Let’s say we want to determine if Y (continuous) could be predicted by other metrics (X1, X2, X3-all continuous).
We have table with 31 rows, each row contains data about X1, X2, X3 & Y.
We want to find out what are the metrics we should use as inputs to Y while we want to account for at least 81% of the variation in Y.
We fit the model and looked at the "summary of fit", there we see R-square of 0.9, however it is for the entire model X1,X2&X3 altogether

How can we check what is  the % of variation in Y  for each one of the metrics separately and verify it is indeed is >81%? Should we fit the model 3 times separately?
i.e.
1st time Y with X1 and check R-square
2nd time Y with X2 and check R-square
3rd time Y with X3 and check R-square

When we do this in that way we get:
R-square for X1-0.83
R-square for X2-0.82
R-square for X3-0.09

Does it mean that X1 & X2 can be used separately as inputs to Y, and account the required % of the variation in Y? is this a correct analysis & statement?

====

Translate this sentence from the regression post into Spanish: "Let’s say we want to determine if Y (continuous) could be predicted by other metrics (X1, X2, X3-all continuous)."

Data section =>
====

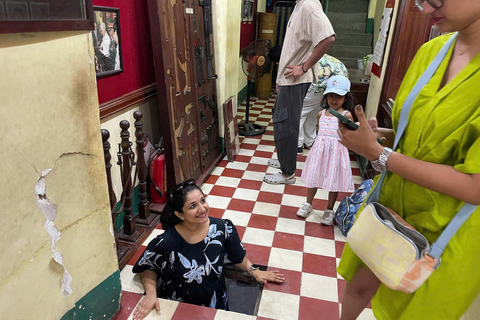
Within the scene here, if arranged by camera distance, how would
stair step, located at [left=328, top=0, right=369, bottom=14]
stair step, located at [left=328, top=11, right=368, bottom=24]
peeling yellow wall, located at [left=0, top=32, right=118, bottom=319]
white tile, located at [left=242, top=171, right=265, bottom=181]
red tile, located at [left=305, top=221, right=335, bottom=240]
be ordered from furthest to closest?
stair step, located at [left=328, top=0, right=369, bottom=14]
stair step, located at [left=328, top=11, right=368, bottom=24]
white tile, located at [left=242, top=171, right=265, bottom=181]
red tile, located at [left=305, top=221, right=335, bottom=240]
peeling yellow wall, located at [left=0, top=32, right=118, bottom=319]

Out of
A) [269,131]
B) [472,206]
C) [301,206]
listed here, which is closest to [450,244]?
[472,206]

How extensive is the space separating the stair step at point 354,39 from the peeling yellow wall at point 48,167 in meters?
7.10

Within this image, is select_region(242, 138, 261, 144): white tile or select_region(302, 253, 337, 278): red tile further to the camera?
select_region(242, 138, 261, 144): white tile

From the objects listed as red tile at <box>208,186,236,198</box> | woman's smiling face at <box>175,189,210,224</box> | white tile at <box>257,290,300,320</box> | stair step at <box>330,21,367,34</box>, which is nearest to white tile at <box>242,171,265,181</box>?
red tile at <box>208,186,236,198</box>

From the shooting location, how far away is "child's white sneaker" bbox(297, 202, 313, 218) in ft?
9.75

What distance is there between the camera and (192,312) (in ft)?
6.03

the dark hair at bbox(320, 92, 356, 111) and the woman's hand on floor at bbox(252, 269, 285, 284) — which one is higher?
the dark hair at bbox(320, 92, 356, 111)

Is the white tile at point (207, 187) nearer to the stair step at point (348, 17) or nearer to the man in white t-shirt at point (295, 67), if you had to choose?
the man in white t-shirt at point (295, 67)

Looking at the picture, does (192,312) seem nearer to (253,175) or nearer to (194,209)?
(194,209)

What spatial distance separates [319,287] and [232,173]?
187 cm

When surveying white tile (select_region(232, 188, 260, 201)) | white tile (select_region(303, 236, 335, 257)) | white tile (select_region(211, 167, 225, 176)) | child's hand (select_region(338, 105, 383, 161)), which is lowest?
white tile (select_region(303, 236, 335, 257))

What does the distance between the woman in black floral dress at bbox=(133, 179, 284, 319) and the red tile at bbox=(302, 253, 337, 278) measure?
2.15ft

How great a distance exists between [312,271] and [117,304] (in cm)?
126

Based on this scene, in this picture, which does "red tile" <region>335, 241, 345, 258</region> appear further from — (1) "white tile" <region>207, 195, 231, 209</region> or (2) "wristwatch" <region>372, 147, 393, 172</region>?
(2) "wristwatch" <region>372, 147, 393, 172</region>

====

Written response =>
Supongamos que queremos determinar si Y (continua) podría predecirse mediante otras métricas (X1, X2, X3, todas continuas).